(Activity):
Would you copy the records below, exactly and only from their first line through the line containing "and electric oven", without any pictures?

[Data shown Boundary: Start]

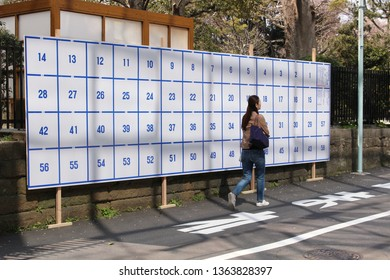 TOKYO, JAPAN - April 6, 2019: A large noticeboard in Aoyama with squares for posters of candidates standing in forthcoming local elections for the Minato Ward Assembly.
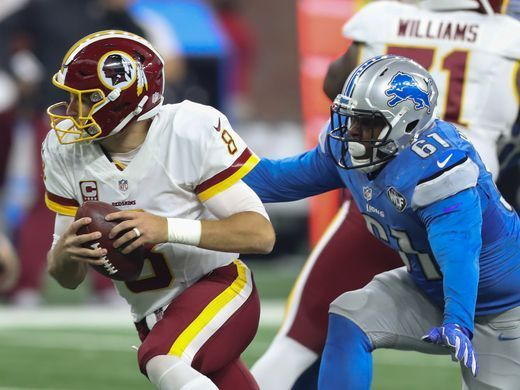 Redskins vs. Lions;   -   October 23, 2016  -  20-17, Lions  -     Washington Redskins quarterback Kirk Cousins tries to evade Detroit Lions defensive lineman Kerry Hyder on Sunday, Oct. 23, 2016 at Ford Field in Detroit.  Kirthmon F. Dozier, DFP
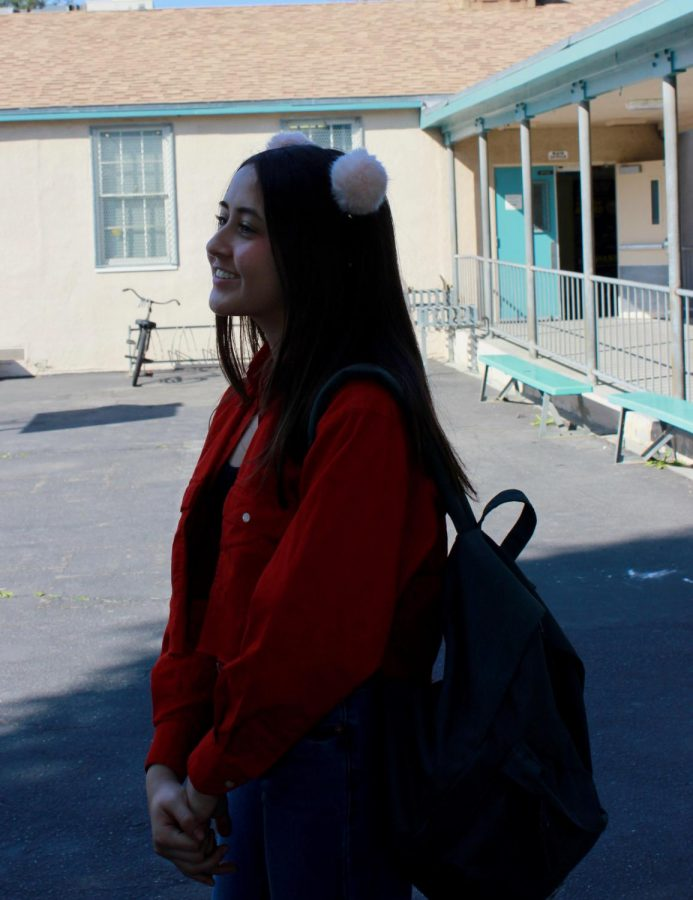Showing all the love, senior Karen Ticas participates in Valentine's spirit day by wearing red and pink on Feb. 14 during lunch.
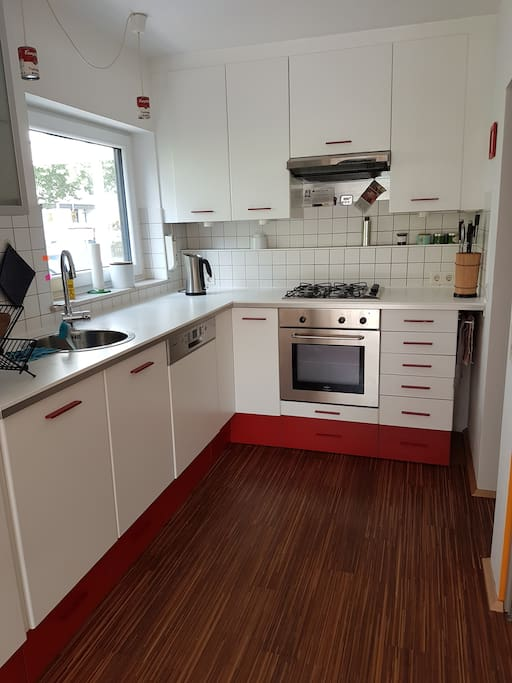 Fully equipped  kitchen with fridge, freezer, gas stove and electric oven
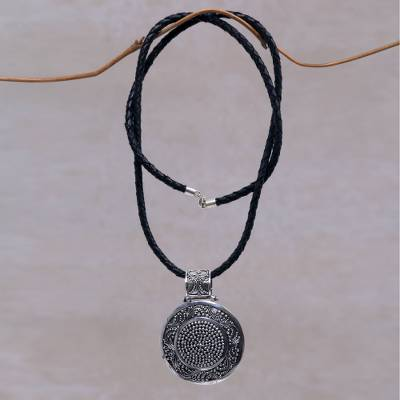 Sterling silver and leather pendant necklace, 'Circular Visions' - Artisan Crafted Necklace Sterling Silver on Leather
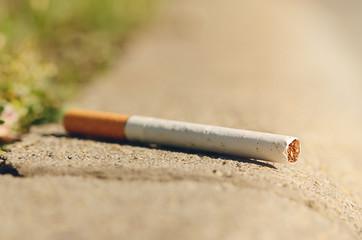 Cigarette on asphalt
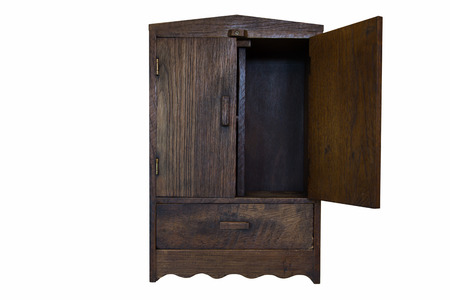 ancient design wood cupboard isolated on white background, right door opened photo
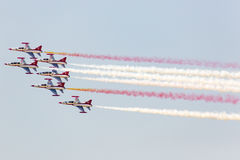 POZNAN, POLAND - JUNE 14: Aerobatic group formation. Turkish Stars at blue sky during Aerofestival 2015 event on June 14, 2015 in Poznan, Poland Stock Image
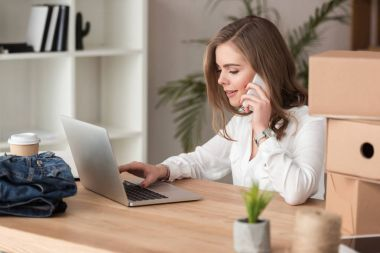 side view of young businesswoman talking on smartphone while working on laptop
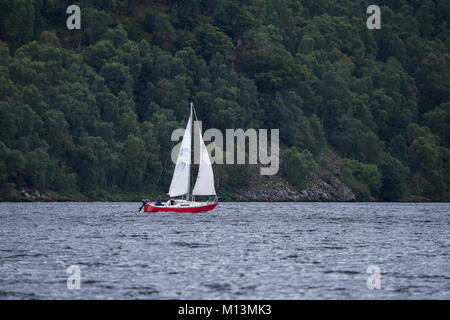With steep wooded hillside beyond, a small red boat with 2 sails, is sailing on the water of Ullswater lake - Lake - Stock Photo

[Data shown Boundary: End]

(Exercise response):
 TOKYO, JAPAN - April 6, 2019: A large noticeboard in Aoyama with squares for posters of candidates standing in forthcoming local elections for the Minato Ward Assembly.
 Redskins vs. Lions;   -   October 23, 2016  -  20-17, Lions  -     Washington Redskins quarterback Kirk Cousins tries to evade Detroit Lions defensive lineman Kerry Hyder on Sunday, Oct. 23, 2016 at Ford Field in Detroit.  Kirthmon F. Dozier, DFP
Showing all the love, senior Karen Ticas participates in Valentine's spirit day by wearing red and pink on Feb. 14 during lunch.
 Fully equipped  kitchen with fridge, freezer, gas stove and electric oven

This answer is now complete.